-2- GÜZEL BİR GÜN

130 4 3
                                    

2. Bölüme hoşgeldiniz lütfen vote vermeyi unutmayın 💕😊✨

Şimdi kendine yeni kurbanlar arıyorlardı. Bir anda kızının sesini duyup irkildi ve ona baktı. "Baba beni dinlemiyor musun?". "Ha! Ne! Ne dedin? Üzgünüm canım biraz yorgunum, sanırım bir duş alsam kendime gelirim"
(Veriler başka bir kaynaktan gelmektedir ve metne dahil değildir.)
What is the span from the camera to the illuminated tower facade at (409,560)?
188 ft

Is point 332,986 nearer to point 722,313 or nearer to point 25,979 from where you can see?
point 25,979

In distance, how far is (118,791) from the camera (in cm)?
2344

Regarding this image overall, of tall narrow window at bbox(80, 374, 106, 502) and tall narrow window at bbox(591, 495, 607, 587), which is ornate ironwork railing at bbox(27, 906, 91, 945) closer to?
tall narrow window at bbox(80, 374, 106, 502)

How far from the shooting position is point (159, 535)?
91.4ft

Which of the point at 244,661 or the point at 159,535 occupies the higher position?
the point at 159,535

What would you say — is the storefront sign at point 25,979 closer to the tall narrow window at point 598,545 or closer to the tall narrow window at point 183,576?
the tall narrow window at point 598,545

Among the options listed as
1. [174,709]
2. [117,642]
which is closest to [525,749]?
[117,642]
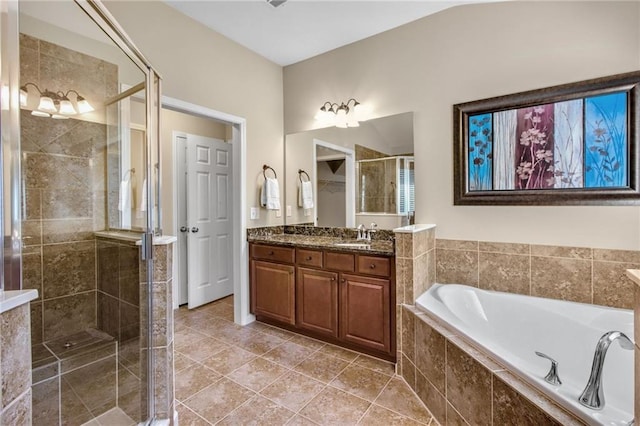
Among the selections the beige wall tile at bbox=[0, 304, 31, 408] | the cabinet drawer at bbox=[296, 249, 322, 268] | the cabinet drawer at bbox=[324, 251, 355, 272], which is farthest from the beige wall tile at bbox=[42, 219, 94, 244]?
the cabinet drawer at bbox=[324, 251, 355, 272]

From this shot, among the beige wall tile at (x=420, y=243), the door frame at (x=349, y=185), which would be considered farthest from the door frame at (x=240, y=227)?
the beige wall tile at (x=420, y=243)

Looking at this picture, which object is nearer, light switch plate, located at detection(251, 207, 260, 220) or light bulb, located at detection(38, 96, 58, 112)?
light bulb, located at detection(38, 96, 58, 112)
Taehyung okuldan çıkıp kardeşinin okuluna gidiyordu. Taehyung 23 yaşında üniversite son sınıf öğrencisiydi. Mezun olunca avukat olacaktı. Genç, yakışıklı bir okadar da cömert ve iyi kalpliydi. Otobüsten inip okula doğru yürüdü. İçeriye girip bahçede bir banka oturdu. Saatine baktı. Henüz on dakika vardı çıkmasına. Çok yorgundu çünkü tüm gece sınavına çalışmış ve yetiştirmesi gereken bir yığın ödev listesi vardı. Bir an önce eve gidip derslerine başlamak istiyordu. Birden telefonu çaldı. " Alo efendim anne... Evet şuanda bekliyorum... Bilmiyorum birazdan çıkacaktır... Evet... Tamam görüşürüz anne" deyip telefonu kapattı. Sonra çantasından suyunu çıkarıp içmeye başladı. Hava oldukça sıcaktı. Sonra telefonunu cebine koyacak iken defterin üzerine devirdi. Panikle "Hayır! Hayır! Olamaz" dedi. Şişeyi kaldırıp kapağını kapattı. Korkuyla defterini açtı, derin bir nefes aldı. Sadece dış kapağı ıslanmıştı. Peçete yardımıyla defterini silip çantasına attı. Suyunu eline alıp, çantasını sırtlayıp ayağa kalktı. O sırada öğrenciler çıkmaya başlamıştı. Gözü Yongbok' u aradı. Biraz sonra o da çıktı. El sallayarak abisine koştu. "Bari bu gün gelmeseydin çok yorgunsun. Ben yolu biliyorum zaten" dedi. Taehyung kafasını okşayarak "Benim küçük kardeşim büyüdü ve erkek adam mı oldu?" dedi.
Yongbok abisinin elini tutarak "Yapma abi! Utandırıyorsun beni" dedi etrafına bakarak. Taehyung " Yoksa senin sevgilin mi var? Ondan mı bu triplerin. Hani nerede göster bana." Yongbok "Saçmalama! Yok öyle birşey." diyerek elini yüzüne götürdü. Yüzü çok kızarmıştı. Taehyung "Peki öyle olsun ama sevgilin olduğu zaman ilk bana söyleyeceksin." dedi. Yongbok kızmaklı "Sana yok öyle bir şey dedim. Ya neden anlamıyorsun?" diyerek peşinden koştu.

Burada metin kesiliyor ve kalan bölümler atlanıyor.